These are some expectations of african Climate activists less than 2 weeks before the COP29 kicks off.
From November 11 to 22, the city of Baku, Azerbaijan, will host the twenty-ninth United Nations climate summit, COP29.
By Prosper HERI NGORORA
31 October 2024
Goma, Democratic Republic of the Congo-This summit comes on the heels of COP28, held in Dubai, United Arab Emirates, where the loss and damage fund has been adopted by the participants.
While at COP28 many experts felt that the negotiators had concluded that this was the beginning of the end for fossil fuels, this issue could also come up at COP29 in Baku, with an urgent appeal to polluting countries to facilitate access to finance for developing countries that are heavily affected by the effects of climate change without being largely responsible for it due to their low greenhouse gas emissions.
“This COP in Azerbaijan will definitely be the COP of climate finance, and African countries should aim to be at the center of discussions”, said Fatuma Hussein, from the African negotiators’ group, on October 18, 2024, during a media briefing on the upcoming COP29.
Climate activists in the Democratic Republic of the Congo are calling on Congolese negotiators to do everything in their power to ensure that the country, touted as a “solution country” to climate change, benefits from the forthcoming negotiations.
Justin Mutabesha, a Goma-based pro-environment activist, argues for flexibility in climate financing.

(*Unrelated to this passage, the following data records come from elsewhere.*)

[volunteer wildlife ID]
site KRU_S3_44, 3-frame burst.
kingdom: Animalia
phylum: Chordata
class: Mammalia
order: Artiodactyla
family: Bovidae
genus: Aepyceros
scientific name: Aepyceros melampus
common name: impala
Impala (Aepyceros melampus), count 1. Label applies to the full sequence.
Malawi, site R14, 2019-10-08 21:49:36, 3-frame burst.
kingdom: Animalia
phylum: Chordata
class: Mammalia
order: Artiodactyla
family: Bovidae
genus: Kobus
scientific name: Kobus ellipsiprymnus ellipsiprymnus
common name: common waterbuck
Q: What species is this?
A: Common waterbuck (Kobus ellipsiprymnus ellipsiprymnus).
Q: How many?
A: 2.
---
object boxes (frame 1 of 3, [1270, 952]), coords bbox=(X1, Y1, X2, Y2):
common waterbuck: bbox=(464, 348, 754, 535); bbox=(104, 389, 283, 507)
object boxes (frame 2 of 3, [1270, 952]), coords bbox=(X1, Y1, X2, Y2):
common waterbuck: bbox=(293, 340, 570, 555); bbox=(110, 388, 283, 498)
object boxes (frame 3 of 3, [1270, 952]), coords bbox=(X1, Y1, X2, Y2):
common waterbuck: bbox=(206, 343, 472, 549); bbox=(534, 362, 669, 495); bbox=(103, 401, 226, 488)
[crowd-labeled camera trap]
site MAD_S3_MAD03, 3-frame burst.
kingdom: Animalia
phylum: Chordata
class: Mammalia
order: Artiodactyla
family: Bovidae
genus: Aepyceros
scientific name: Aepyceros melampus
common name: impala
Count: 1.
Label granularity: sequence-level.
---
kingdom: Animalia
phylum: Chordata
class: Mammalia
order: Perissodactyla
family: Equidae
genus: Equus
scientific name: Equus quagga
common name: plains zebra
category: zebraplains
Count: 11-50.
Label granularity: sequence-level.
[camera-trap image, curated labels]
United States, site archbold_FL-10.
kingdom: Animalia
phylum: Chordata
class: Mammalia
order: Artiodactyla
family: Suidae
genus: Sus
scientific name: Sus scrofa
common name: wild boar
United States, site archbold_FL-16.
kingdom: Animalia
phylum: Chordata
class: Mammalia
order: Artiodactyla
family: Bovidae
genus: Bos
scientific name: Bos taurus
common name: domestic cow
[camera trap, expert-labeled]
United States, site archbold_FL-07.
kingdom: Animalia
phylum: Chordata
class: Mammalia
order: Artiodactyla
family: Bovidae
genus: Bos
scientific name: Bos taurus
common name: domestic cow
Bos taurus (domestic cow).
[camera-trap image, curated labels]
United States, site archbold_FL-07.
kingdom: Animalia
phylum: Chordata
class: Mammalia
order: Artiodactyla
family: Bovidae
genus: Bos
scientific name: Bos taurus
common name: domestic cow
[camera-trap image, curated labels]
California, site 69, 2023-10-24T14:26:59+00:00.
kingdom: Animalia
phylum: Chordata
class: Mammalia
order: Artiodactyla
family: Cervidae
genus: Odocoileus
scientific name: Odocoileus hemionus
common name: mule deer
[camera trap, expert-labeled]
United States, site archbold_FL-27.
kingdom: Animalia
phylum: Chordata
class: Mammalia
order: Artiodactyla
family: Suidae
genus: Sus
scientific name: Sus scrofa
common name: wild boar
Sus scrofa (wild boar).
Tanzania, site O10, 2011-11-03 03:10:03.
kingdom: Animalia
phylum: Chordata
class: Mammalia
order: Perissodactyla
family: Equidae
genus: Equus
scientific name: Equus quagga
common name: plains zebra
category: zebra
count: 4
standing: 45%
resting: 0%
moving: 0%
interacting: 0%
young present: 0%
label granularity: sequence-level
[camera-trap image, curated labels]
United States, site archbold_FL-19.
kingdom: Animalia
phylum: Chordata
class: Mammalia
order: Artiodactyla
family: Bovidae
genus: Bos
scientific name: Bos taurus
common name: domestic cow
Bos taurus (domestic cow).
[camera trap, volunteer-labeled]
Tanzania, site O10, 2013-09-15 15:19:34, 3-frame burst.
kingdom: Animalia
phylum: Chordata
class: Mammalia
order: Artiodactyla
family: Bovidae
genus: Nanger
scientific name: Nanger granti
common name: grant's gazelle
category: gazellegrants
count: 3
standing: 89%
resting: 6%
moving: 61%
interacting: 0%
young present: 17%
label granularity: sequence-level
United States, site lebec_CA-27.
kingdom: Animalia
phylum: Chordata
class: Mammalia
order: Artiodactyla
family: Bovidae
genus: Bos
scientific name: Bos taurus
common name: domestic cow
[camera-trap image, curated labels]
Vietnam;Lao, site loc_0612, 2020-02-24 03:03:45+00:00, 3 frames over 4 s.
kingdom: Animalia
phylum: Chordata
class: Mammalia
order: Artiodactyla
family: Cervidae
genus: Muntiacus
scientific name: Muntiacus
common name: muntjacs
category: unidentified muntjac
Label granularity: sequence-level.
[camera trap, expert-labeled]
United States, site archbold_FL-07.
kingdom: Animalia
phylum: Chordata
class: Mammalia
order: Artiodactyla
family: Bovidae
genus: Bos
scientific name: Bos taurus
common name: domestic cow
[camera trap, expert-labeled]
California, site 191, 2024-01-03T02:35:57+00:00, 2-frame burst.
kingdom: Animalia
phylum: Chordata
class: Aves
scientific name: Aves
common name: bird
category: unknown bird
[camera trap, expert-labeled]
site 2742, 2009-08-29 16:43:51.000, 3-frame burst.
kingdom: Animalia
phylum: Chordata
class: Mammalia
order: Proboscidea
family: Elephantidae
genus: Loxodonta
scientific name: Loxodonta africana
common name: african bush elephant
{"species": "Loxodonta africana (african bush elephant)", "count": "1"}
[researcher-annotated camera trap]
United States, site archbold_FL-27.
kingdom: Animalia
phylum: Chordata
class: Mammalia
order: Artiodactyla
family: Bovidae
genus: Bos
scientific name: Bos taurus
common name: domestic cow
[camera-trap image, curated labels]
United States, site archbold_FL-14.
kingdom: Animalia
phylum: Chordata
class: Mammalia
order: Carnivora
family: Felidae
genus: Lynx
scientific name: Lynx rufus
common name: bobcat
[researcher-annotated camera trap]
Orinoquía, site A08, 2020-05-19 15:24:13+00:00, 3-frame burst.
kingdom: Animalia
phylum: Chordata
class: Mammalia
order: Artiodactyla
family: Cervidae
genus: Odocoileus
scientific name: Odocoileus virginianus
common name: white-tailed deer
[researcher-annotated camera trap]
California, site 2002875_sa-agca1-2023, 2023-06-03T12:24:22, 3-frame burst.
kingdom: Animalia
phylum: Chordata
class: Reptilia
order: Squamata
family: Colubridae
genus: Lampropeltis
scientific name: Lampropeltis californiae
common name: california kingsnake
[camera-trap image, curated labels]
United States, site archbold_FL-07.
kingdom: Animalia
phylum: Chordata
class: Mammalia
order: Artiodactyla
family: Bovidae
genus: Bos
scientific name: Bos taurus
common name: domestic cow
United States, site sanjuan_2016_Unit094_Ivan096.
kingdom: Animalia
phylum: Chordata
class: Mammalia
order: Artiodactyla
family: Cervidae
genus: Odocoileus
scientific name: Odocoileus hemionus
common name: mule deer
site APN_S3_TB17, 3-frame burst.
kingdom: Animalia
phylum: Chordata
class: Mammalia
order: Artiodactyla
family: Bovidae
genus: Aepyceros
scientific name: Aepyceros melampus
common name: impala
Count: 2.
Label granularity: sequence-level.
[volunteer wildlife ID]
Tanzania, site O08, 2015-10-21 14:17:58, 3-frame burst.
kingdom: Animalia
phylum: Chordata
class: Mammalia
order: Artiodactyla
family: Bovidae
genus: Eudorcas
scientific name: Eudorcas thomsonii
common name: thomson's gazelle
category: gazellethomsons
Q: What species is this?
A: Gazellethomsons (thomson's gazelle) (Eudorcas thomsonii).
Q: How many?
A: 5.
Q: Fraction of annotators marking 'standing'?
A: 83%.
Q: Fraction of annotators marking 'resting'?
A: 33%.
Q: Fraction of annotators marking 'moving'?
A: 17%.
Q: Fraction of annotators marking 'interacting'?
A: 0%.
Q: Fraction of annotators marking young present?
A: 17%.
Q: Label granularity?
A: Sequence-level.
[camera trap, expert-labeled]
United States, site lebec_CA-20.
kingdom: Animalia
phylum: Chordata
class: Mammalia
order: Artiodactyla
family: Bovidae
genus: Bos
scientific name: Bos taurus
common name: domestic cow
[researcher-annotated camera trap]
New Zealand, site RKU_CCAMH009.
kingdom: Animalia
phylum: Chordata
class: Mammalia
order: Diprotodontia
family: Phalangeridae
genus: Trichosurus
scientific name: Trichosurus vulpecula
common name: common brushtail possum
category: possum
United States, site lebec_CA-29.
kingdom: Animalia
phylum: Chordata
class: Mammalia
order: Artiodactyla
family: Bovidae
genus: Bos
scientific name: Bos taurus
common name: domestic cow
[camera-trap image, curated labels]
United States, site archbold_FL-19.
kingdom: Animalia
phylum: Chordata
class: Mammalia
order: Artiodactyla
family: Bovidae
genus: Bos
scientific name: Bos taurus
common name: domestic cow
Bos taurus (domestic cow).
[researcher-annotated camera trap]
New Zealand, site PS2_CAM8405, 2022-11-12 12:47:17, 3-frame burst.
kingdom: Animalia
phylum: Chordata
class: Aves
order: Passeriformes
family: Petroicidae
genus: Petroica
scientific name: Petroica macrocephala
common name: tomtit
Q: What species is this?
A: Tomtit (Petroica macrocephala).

“We want the DRC to negotiate the transfer of technologies from developed countries to help us imagine and develop renewable energies and improve their efficiency in our countries”, says Mutabesha.
He also called on the Congolese negotiators to work to ensure that the world takes strong measures to preserve its biodiversity.
For their part, the DRC’s pro-climate negotiators don’t want to beat about the bush. They say they have certain priorities that will be highlighted during the negotiations in Azerbaijan.
Joe Malassi, one of the negotiators on the Congolese delegation to COP29, already has an idea of the issues that will be on the table.
In a telephone interview, he reveals that the carbon market, climate finance, the loss and damage fund and nature-based solutions to climate shocks will be the main lines put forward by the Congolese delegation.
Fatuma Hussein of the African negotiating group in Baku also revealed that the loss and damage fund, the full operationalization of the loss and damage fund and the conclusion of an agreement with the World Bank and the doubling of adaptation funding by developed countries are among the issues on which Africa is expected to focus in Baku.